Soon the rain did let up and we were awarded with being able to see all around the city and surrounding mountains. Jun and I took a number of pictures. Soon it was getting busier at the top and we decided we were ready to go back down.
When we got to the bottom we decided to walk towards La Candelaria. We first went through the Universidad De Los Andes and were able to see a number of neat examples of street art. From there we then went straight to La Candelaria.
When we arrived we decided to visit the Botero Museum and the other museums in the complex that comprise the Banco de la República’s art collection. It was neat to see the works of Colombian artist Fernando Botero and other internationally famous artists. It was a great place to spend some time in the late afternoon.
Afterwards Jun and I went back to Parque 93 to find a place for dinner. We ended up having dinner at Karen’s Pizza and had a delightful meal to end our day.
We had finally caught up on our sleep and work up at an earlier hour in the morning that allowed up to eat breakfast before we started our day. Jun and I decided that we would venture out of the city and go up north to explore that area. We hired a car and driver who took us, first, to see Laguna Guatavita near the town of Sesquilé. The lake is associated with the myth of El Dorado. While we didn’t see any gold at the lake, it was a nice hike around the portion of the lake we could get through. We also ended up visiting the lake with a school group. They were mostly a nice group, but they did take up a lot of space.

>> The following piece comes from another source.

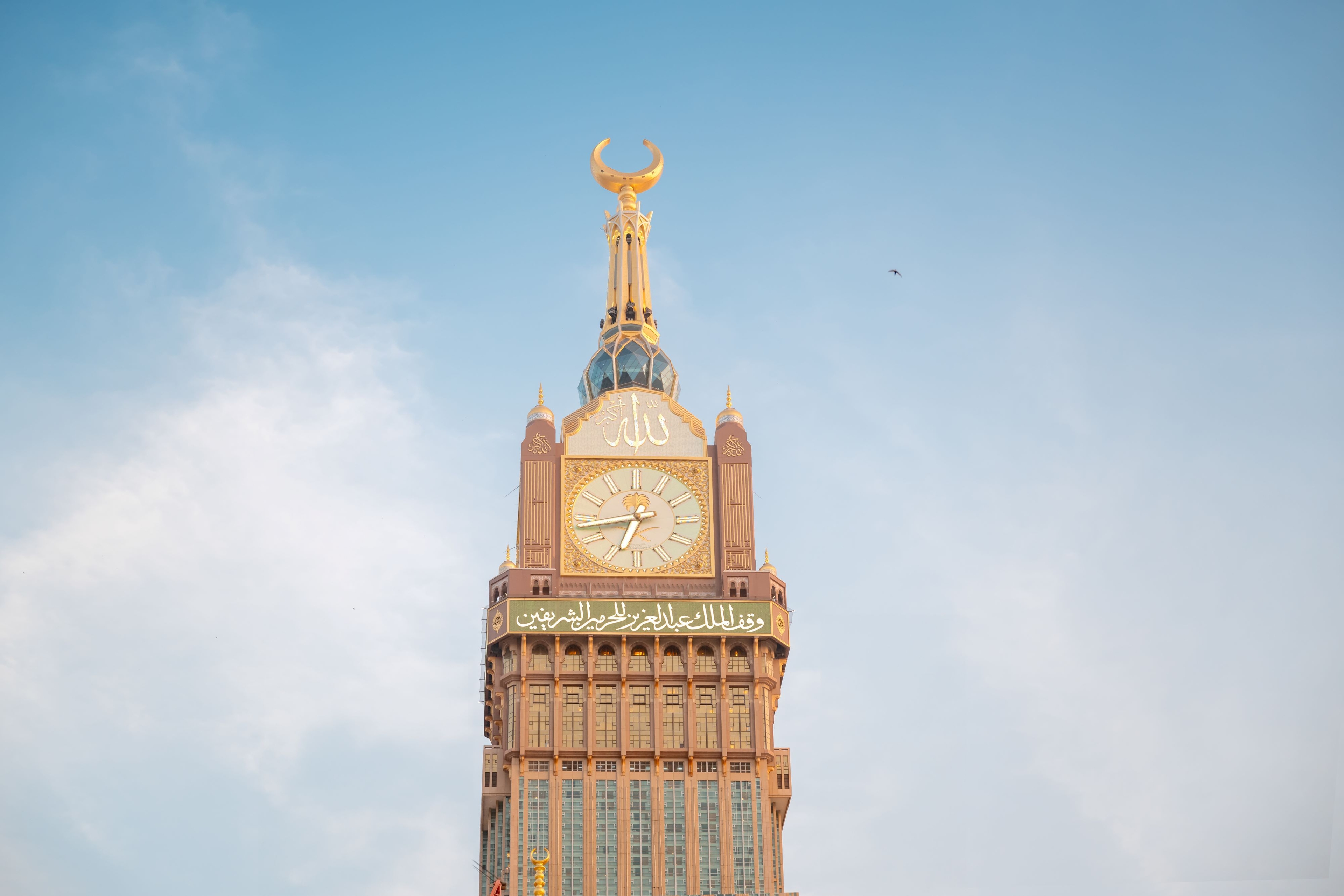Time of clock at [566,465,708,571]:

From the lake we then went to the town of Zipaquirá. We went there to visit the Catedral de Sal. The cathedral is built inside an old salt mine. As you go through the cathedral you pass through numerous stations on the way down to the three naves. It’s a really fascinating place. This is the second cathedral built at the side, the older one being above the newer one. The old one was deemed unsafe for visitors due to it being carved in an active mine, thus they built the newer one. While it’s a major tourist site for the region, it still functions as an active church with regular Sunday service. Jun and I definitely enjoyed our time here.

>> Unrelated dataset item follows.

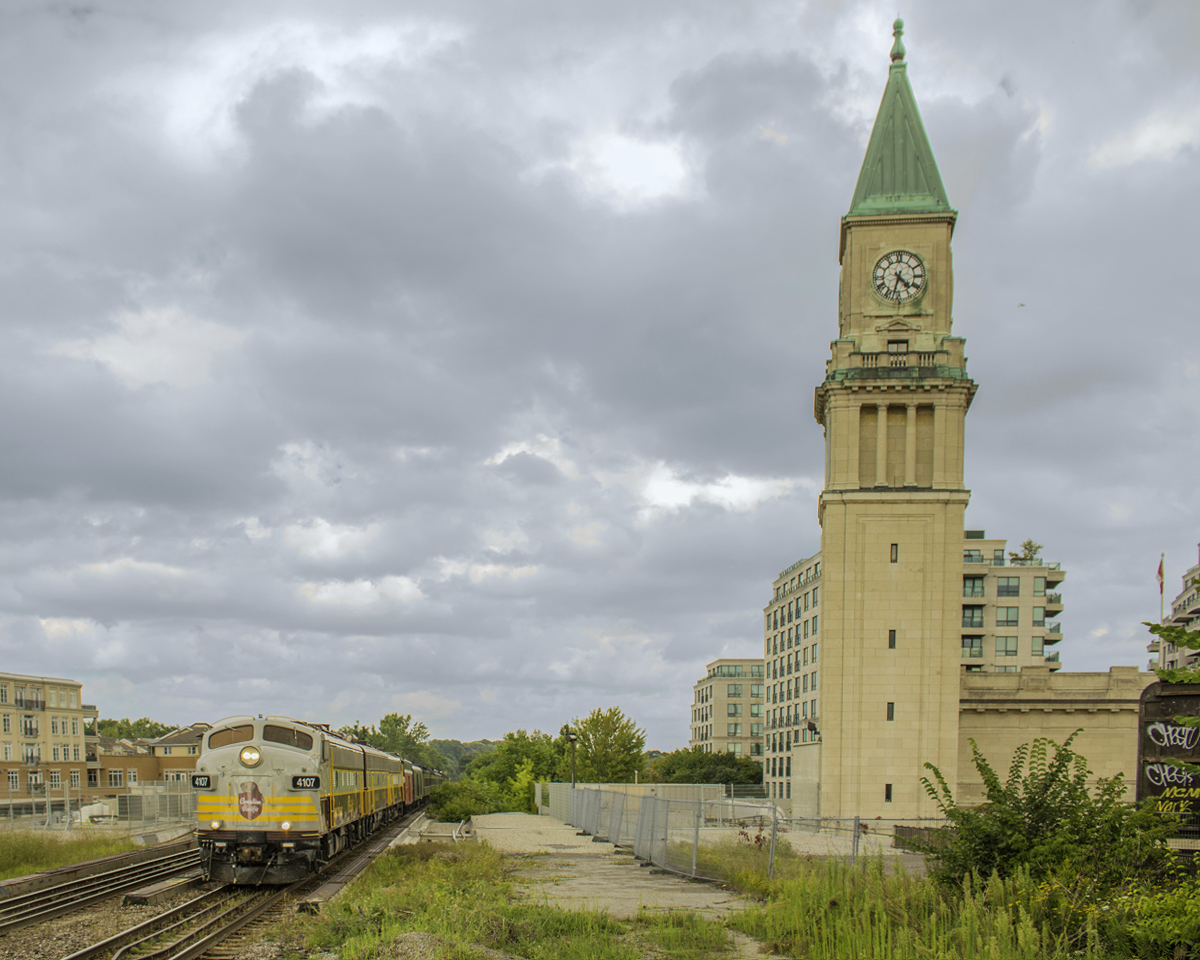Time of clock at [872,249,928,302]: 4:32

Soon it was time for us to get back to Bogotá. Before leaving Zipaquirá, we drove down to the central plaza and walked around it before we left.
When we got back we decided to do a bit of shopping before dinner. We ended up buying some nice chocolates for my mom at Truffelinos-La Chocolateria. They had such a variety of chocolates to choose from that we splurged a little and bought a bigger box than we had anticipated. They were worth it though!
From there Jun and I walked to a restaurant he had wanted to try: Restaurante La Estancia Chica. Jun wanted to try some Colombian grilled food and we ordered some chorizo and steaks for dinner. We also ordered a pitcher of sangria. The sangria was the highlight of the meal. It was flavorful and the best sangria I’ve ever had.
After dinner we went back to the hotel to call it a night.
Today was a travel day. Our flight to Lima was later in the morning, so we took it easy before checking out and heading towards the airport. Our time in Bogotá was a nice, but we were ready for our next adventure.